But the days dragged on and she did not get about.
Downstairs, Christine and Palmer had entered on the round of midwinter
gayeties. Palmer's "crowd" was a lively one. There were dinners and
dances, week-end excursions to country-houses. The Street grew accustomed
to seeing automobiles stop before the little house at all hours of the
night. Johnny Rosenfeld, driving Palmer's car, took to falling asleep at
the wheel in broad daylight, and voiced his discontent to his mother.
"You never know where you are with them guys," he said briefly. "We start
out for half an hour's run in the evening, and get home with the
milk-wagons. And the more some of them have had to drink, the more they
want to drive the machine. If I get a chance, I'm going to beat it while
the wind's my way."
But, talk as he might, in Johnny Rosenfeld's loyal heart there was no
thought of desertion. Palmer had given him a man's job, and he would stick
by it, no matter what came.
There were some things that Johnny Rosenfeld did not tell his mother.
There were evenings when the Howe car was filled, not with Christine and
her friends, but with women of a different world; evenings when the
destination was not a country estate, but a road-house; evenings when
Johnny Rosenfeld, ousted from the driver's seat by some drunken youth,
would hold tight to the swinging car and say such fragments of prayers as
he could remember. Johnny Rosenfeld, who had started life with few
illusions, was in danger of losing such as he had.
One such night Christine put in, lying wakefully in her bed, while the
clock on the mantel tolled hour after hour into the night. Palmer did not
come home at all. He sent a note from the office in the morning: "I hope you are not worried, darling. The car broke down near the Country
Club last night, and there was nothing to do but to spend the night there.
I would have sent you word, but I did not want to rouse you. What do you
say to the theater to-night and supper afterward?"

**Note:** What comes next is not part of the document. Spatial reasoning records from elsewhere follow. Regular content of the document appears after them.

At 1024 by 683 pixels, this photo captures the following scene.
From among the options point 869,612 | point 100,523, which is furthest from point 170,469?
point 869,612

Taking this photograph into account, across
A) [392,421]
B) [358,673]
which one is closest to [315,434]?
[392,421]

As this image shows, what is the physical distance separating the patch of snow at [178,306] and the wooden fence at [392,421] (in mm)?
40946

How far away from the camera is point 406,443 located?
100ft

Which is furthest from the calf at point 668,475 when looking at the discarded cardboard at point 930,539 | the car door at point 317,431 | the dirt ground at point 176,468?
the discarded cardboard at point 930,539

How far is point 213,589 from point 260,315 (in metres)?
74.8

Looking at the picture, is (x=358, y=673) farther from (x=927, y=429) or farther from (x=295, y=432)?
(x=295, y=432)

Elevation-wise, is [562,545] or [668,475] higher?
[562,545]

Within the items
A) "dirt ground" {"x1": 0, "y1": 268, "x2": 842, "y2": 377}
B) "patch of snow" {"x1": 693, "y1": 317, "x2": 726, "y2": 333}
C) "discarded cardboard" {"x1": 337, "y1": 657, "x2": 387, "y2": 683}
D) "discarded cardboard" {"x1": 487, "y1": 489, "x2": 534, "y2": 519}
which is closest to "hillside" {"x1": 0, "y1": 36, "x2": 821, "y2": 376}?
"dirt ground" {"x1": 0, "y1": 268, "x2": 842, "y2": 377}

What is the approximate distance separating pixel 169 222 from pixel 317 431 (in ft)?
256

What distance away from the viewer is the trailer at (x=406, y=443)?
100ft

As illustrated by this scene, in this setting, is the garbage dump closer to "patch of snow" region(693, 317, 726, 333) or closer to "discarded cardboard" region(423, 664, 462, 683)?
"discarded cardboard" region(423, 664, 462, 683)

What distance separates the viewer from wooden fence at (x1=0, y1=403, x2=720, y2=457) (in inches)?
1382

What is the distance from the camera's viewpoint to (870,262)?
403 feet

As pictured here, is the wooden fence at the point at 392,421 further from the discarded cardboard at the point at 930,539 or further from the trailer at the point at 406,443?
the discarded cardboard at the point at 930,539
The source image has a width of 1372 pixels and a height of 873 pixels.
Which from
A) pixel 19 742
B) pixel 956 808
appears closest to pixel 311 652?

Christine was learning. She telephoned the Country Club that morning, and
found that Palmer had not been there. But, although she knew now that he
was deceiving her, as he always had deceived her, as probably he always
would, she hesitated to confront him with what she knew. She shrank, as
many a woman has shrunk before, from confronting him with his lie.
But the second time it happened, she was roused. It was almost Christmas
then, and Sidney was well on the way to recovery, thinner and very white,
but going slowly up and down the staircase on K.'s arm, and sitting with
Harriet and K. at the dinner table. She was begging to be back on duty for
Christmas, and K. felt that he would have to give her up soon.